Helpers--Brickmasons, Blockmasons, Stonemasons, and Tile and Marble Setters

What they do:

Help brickmasons, blockmasons, stonemasons, or tile and marble setters by performing duties requiring less skill. Duties include using, supplying or holding materials or tools, and cleaning work area and equipment.

On the job, you would:

  • Cut materials to specified sizes for installation, using power saws or tile cutters.
  • Erect scaffolding or other installation structures.
  • Locate and supply materials to masons for installation, following drawings or numbered sequences.
  • Mix mortar, plaster, and grout, manually or using machines, according to standard formulas.
  • Apply grout between joints of bricks or tiles, using grouting trowels.
  • Correct surface imperfections or fill chipped, cracked, or broken bricks or tiles, using fillers, adhesives, or grouting materials.
  • Modify material moving, mixing, grouting, grinding, polishing, or cleaning procedures, according to installation or material requirements.

☆ ☆ ☆

▶ _To do_:
Summarize the job description above in two sentences.

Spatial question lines
☆ ☆ ☆

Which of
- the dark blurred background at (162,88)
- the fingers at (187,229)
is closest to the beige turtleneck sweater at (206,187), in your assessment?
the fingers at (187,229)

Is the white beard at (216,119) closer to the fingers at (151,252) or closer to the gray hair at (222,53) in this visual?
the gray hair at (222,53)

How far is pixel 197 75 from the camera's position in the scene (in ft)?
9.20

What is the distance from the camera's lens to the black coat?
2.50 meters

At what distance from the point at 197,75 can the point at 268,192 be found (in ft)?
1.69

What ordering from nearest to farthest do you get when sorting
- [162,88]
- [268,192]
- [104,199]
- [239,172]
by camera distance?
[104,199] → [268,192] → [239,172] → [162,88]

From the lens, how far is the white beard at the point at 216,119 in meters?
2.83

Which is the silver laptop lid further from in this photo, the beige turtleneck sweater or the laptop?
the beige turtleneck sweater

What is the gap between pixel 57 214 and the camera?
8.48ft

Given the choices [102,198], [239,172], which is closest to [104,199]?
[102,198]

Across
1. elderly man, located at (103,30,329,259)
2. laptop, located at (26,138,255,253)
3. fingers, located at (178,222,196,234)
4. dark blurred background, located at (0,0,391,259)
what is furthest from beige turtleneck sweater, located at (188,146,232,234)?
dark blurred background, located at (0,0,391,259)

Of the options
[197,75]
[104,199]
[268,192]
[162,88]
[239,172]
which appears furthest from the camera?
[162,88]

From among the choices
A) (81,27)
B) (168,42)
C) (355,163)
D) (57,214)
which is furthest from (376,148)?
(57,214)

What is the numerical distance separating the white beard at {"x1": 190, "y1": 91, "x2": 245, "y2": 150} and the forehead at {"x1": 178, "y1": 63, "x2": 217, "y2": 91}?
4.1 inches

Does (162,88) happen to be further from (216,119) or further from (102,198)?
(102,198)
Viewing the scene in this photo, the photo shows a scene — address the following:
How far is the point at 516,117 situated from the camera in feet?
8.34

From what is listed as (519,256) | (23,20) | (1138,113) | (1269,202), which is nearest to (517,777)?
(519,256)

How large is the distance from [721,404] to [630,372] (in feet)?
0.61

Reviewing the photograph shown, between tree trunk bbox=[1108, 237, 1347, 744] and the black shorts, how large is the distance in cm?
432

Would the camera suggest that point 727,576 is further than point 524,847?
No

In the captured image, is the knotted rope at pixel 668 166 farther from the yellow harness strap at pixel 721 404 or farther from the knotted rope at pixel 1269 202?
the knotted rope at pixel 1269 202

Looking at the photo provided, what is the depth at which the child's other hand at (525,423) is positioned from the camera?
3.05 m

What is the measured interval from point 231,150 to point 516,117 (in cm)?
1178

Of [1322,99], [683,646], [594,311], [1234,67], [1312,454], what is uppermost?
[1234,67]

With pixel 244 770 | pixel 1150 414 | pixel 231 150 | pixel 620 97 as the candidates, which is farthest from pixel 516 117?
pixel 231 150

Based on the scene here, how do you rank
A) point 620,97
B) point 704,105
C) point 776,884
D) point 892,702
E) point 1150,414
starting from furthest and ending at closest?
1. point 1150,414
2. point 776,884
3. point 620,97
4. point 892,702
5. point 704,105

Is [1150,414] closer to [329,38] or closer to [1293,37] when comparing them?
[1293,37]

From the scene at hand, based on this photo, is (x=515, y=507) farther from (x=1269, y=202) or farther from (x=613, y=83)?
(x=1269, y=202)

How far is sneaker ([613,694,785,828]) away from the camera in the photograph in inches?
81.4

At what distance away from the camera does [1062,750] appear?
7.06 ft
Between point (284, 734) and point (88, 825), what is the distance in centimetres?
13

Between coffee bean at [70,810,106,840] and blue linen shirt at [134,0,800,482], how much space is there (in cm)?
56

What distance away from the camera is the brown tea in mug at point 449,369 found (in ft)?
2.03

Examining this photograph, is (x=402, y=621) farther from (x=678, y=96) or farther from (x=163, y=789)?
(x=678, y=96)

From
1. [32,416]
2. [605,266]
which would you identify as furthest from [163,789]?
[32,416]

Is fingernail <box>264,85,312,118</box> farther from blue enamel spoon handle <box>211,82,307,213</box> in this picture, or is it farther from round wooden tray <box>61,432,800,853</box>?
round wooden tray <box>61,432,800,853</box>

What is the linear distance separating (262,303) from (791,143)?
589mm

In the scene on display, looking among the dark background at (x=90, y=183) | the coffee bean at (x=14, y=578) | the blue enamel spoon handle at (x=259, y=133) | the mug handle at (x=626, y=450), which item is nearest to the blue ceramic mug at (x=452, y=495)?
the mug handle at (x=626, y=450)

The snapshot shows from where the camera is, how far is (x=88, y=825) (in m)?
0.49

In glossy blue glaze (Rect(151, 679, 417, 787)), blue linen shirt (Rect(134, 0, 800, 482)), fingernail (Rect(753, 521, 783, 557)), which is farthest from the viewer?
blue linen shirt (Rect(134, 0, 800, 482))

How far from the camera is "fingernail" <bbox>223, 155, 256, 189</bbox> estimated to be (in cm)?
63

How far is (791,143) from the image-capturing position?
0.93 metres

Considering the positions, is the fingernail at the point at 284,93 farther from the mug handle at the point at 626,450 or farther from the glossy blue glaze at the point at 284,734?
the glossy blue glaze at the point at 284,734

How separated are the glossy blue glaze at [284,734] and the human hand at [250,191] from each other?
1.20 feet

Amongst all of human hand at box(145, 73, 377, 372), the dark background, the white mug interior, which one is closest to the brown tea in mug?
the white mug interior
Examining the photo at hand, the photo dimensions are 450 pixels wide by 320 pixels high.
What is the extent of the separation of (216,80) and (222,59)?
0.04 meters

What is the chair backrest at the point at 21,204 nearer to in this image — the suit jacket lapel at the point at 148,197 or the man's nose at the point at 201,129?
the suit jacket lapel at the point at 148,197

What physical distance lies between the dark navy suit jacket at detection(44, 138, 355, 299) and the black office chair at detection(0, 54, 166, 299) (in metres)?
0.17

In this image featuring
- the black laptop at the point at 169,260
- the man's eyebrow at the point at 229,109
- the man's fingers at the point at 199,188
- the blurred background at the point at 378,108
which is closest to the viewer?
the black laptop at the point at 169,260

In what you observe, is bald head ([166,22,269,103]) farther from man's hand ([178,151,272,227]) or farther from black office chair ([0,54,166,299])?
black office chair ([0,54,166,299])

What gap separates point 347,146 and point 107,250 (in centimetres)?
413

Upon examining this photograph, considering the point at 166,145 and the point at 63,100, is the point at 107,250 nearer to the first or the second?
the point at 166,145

☆ ☆ ☆

▶ _Task result_:
Helpers to brickmasons, blockmasons, stonemasons, and tile and marble setters assist these workers with duties requiring less skill, such as using, supplying, or holding materials or tools and cleaning the work area and equipment. On the job they cut materials to size with power saws or tile cutters, erect scaffolding, supply materials to masons, mix mortar, plaster, and grout, apply grout between joints, and correct surface imperfections or fill damaged bricks or tiles.